Finland-Estonia prison cooperation is set to deepen after the two countries signed a joint declaration in Tallinn this week aimed at speeding up prisoner transfers and removing practical and legal hurdles. The move comes as Finland’s prison system faces sustained pressure from rising inmate numbers and a growing share of foreign inmates, while Estonia is preparing to change a rule that has limited who it accepts back into its jails.
What Finland and Estonia signed in Tallinn
Finland’s Minister of Justice (Oikeusministeri) Leena Meri and Estonia’s Minister of Justice and Digital Affairs Liisa-Ly Pakosta signed a joint declaration designed to “streamline” transfers of prisoners between the two countries.
The declaration is not a treaty in itself, but it sets a political direction for prison authorities: mapping bottlenecks, clarifying procedures, and making transfers more predictable for both administrations. The aim is to reduce the time and administrative friction involved in moving sentenced prisoners who have ties to the other country.
Why Estonians matter in Finnish prisons
Estonians are currently the largest foreign nationality group in Finnish prisons, according to Finland’s justice ministry. That detail matters because Finland has seen the share of foreign inmates rise over recent years, exceeding one in five prisoners in 2024.
Finnish prison authorities have repeatedly warned that the system is under strain. When occupancy rises, it affects basic logistics—cell space, staffing, rehabilitation programmes, and the ability to separate categories of prisoners when needed.
In practice, faster transfers can ease pressure in Finland, while also allowing prisoners to serve sentences closer to their language environment and social networks—factors that many prison systems link to better rehabilitation outcomes.
Estonia’s planned legal change on short remaining sentences
A key element of the cooperation is an upcoming change on the Estonian side. Estonia plans to amend its legislation to remove a provision under which it has not accepted Estonian prisoners who have fewer than six months remaining on their sentences.
That threshold has created a grey zone where transfers are technically possible, but often not pursued because the remaining time is considered too short to justify the administrative work involved. Removing the rule would broaden the pool of eligible transfers and allow Finnish authorities to send more prisoners back to Estonia even late in their sentence.

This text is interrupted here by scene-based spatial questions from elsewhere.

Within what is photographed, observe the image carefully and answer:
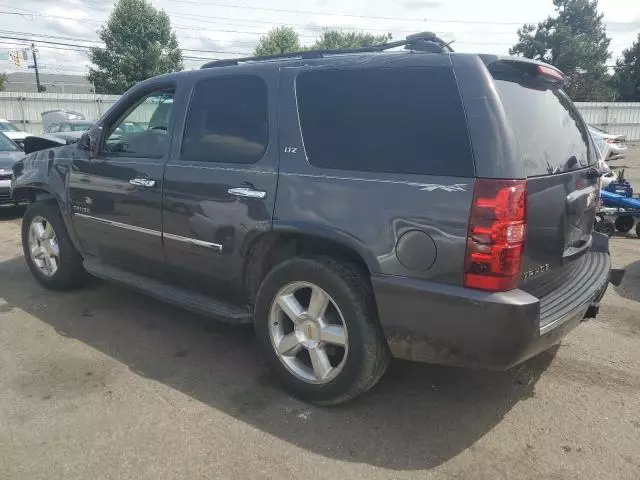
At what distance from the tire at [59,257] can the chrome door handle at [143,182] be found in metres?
1.29

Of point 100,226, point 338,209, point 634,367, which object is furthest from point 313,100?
point 634,367

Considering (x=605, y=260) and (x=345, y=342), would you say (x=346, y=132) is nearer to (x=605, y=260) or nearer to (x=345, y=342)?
(x=345, y=342)

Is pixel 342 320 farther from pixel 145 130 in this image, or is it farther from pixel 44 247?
pixel 44 247

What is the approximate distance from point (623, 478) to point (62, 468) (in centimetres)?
266

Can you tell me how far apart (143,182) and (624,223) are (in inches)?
259

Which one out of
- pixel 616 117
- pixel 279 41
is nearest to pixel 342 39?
pixel 279 41

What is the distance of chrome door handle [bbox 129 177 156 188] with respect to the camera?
3.77 metres

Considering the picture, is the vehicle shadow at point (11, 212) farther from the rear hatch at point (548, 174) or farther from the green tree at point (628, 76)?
the green tree at point (628, 76)

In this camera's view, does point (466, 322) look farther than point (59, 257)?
No

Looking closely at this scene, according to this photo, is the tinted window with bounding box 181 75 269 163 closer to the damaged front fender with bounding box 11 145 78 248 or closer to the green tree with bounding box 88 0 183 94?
the damaged front fender with bounding box 11 145 78 248

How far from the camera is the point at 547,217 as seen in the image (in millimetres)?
2660

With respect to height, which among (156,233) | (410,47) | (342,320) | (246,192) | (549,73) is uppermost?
(410,47)

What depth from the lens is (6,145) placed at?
32.9 feet

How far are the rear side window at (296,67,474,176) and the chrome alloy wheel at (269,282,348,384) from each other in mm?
777
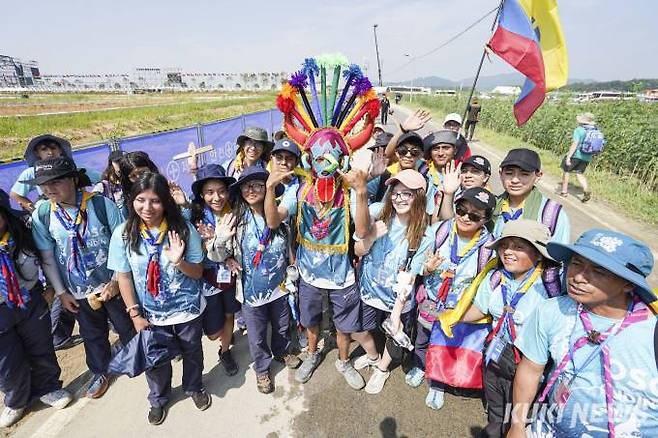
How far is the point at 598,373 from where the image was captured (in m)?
1.66

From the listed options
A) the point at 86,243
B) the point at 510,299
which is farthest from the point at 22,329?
the point at 510,299

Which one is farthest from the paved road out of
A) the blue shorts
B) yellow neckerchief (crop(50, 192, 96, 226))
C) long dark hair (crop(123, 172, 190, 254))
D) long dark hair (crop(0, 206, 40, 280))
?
yellow neckerchief (crop(50, 192, 96, 226))

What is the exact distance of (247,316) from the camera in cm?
317

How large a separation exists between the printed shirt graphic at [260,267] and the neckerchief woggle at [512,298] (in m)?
1.87

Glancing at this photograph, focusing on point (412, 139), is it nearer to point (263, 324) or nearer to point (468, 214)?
point (468, 214)

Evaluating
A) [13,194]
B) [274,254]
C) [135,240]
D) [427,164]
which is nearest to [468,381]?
[274,254]

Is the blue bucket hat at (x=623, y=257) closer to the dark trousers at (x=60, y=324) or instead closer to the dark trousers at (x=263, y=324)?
the dark trousers at (x=263, y=324)

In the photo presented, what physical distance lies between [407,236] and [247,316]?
5.52 feet

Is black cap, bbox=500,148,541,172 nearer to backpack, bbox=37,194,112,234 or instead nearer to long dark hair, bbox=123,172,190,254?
long dark hair, bbox=123,172,190,254

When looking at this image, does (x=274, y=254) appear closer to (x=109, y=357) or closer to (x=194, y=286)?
(x=194, y=286)

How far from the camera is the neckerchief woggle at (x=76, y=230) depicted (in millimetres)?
2781

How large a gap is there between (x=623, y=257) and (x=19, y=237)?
4.07 metres

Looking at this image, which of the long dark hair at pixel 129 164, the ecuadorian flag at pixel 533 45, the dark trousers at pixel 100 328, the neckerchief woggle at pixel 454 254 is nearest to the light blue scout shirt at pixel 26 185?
the long dark hair at pixel 129 164

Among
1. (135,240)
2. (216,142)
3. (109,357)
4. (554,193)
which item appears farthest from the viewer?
(554,193)
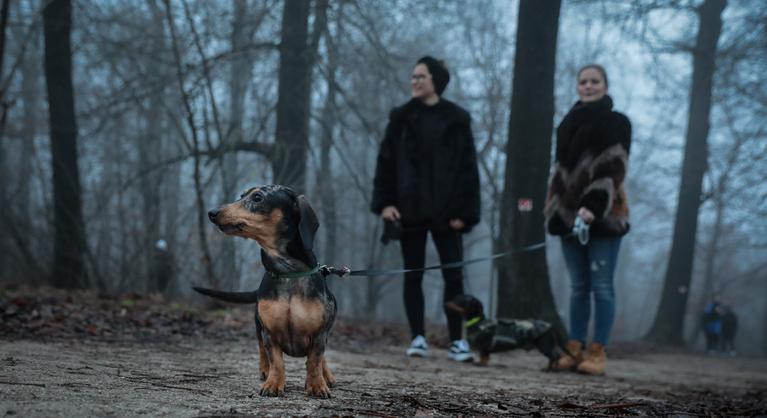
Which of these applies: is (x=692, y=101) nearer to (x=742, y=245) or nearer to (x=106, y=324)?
(x=742, y=245)

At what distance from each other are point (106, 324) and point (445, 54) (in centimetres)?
1315

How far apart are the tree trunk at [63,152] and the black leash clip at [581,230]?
738 centimetres

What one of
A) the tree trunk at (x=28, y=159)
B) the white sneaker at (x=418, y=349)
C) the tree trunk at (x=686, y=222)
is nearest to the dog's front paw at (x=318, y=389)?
the white sneaker at (x=418, y=349)

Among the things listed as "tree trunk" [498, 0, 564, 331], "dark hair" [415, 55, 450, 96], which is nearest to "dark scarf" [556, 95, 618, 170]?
"dark hair" [415, 55, 450, 96]

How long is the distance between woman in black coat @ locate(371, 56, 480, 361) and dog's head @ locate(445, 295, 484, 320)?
0.44 feet

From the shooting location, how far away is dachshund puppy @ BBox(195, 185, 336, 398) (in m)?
2.97

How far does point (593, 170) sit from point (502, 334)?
150 cm

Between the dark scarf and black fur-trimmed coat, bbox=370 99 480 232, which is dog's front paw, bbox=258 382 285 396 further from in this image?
the dark scarf

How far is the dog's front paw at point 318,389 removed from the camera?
9.84 feet

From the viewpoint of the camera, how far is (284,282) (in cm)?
300

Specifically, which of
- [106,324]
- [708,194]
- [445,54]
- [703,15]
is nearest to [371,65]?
[445,54]

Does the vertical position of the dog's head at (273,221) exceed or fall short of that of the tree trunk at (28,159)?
it falls short

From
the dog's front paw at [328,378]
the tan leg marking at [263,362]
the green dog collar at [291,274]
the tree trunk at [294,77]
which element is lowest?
the dog's front paw at [328,378]

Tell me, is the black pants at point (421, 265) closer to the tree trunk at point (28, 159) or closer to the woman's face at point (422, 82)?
the woman's face at point (422, 82)
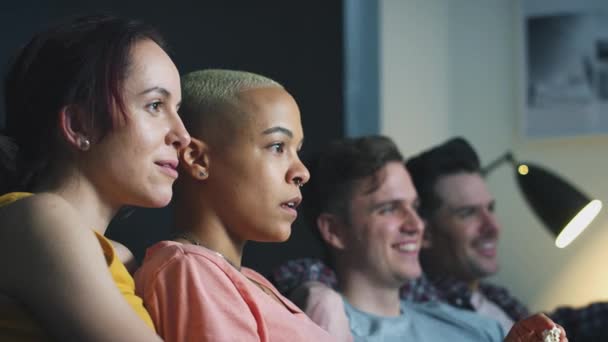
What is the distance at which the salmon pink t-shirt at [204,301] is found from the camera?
1.27 metres

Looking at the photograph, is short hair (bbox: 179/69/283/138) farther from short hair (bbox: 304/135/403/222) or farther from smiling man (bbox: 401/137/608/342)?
smiling man (bbox: 401/137/608/342)

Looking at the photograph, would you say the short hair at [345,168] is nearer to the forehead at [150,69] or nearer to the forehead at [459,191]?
the forehead at [459,191]

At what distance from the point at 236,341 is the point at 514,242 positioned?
2.07 m

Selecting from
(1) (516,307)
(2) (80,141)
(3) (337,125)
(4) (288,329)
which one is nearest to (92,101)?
(2) (80,141)

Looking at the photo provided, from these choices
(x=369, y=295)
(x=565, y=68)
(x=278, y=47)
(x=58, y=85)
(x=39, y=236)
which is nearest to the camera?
(x=39, y=236)

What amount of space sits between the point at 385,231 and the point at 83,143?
960 mm

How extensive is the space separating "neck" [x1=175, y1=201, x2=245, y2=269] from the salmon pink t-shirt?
7 cm

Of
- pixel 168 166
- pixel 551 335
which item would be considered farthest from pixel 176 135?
pixel 551 335

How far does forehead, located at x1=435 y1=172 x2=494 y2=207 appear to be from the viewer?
2.67m

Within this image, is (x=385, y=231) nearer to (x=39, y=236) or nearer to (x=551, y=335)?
(x=551, y=335)

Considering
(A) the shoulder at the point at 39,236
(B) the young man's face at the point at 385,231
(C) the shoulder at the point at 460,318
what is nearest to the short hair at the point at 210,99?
(A) the shoulder at the point at 39,236

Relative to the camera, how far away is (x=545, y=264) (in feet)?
10.4

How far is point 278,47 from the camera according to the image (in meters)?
2.44

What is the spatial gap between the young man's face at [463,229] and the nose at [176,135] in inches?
56.5
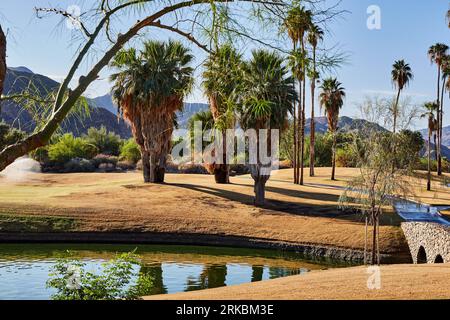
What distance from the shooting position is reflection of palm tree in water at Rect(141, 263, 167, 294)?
22.5 meters

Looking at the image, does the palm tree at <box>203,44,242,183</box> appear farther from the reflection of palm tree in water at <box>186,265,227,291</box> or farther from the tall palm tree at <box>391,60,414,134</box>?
the tall palm tree at <box>391,60,414,134</box>

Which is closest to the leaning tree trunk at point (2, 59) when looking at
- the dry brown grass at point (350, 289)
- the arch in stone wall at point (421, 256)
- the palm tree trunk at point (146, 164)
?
the dry brown grass at point (350, 289)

For Finland, this matters because a significant share of prison terms are short. If transfers can happen more consistently, the benefit is not only about absolute numbers, but also about timing: reducing peaks in overcrowding and improving predictability for prison planning.
How transfers fit into EU justice cooperation
Transfers between Finland and Estonia sit within a broader European framework of mutual recognition in criminal matters. The EU’s Framework Decision 2008/909/JHA provides a legal basis for enforcing custodial sentences across member states, with the stated goal of supporting social rehabilitation by allowing prisoners to serve their sentence in the country of nationality or residence.
In reality, the process can still be slow. Cases often require coordination between courts and ministries, translation of documents, confirmation of identity and residency ties, and agreement on sentence enforcement details. The Finnish-Estonian declaration is, in effect, an attempt to make that existing framework work faster in a bilateral setting where travel and cross-border mobility are routine.
The Nordic-Baltic angle: capacity, mobility and policy choices
The cooperation reflects two converging trends in the Nordic-Baltic region.
First, mobility across the Gulf of Finland is high. Economic links, commuting patterns and family ties mean that crime and sentencing frequently involve people with connections on both sides.
Second, prison systems across Europe have faced recurring capacity issues, and Finland has openly acknowledged the impact of rising prisoner numbers. In that context, transfers become one of several tools to manage pressure—alongside sentencing policy, alternatives to custody, and investments in prison infrastructure and staffing.
For Estonia, accepting more returning prisoners is also a policy choice. It implies additional capacity and operational planning, but it can also strengthen control over sentence enforcement and reintegration pathways once individuals return to Estonian society.
What happens next
The next steps are expected to be technical rather than symbolic: prison administrations will work through practical obstacles, and Estonia will move forward with its planned legislative amendment.
Whether the declaration leads to a noticeable increase in transfers will depend on how quickly procedures are simplified and how often courts and ministries choose the transfer route in eligible cases. Still, the direction is clear: Finland-Estonia prison cooperation is becoming more operational, at a time when prison capacity and foreign inmate numbers are increasingly central to criminal justice policy in the region.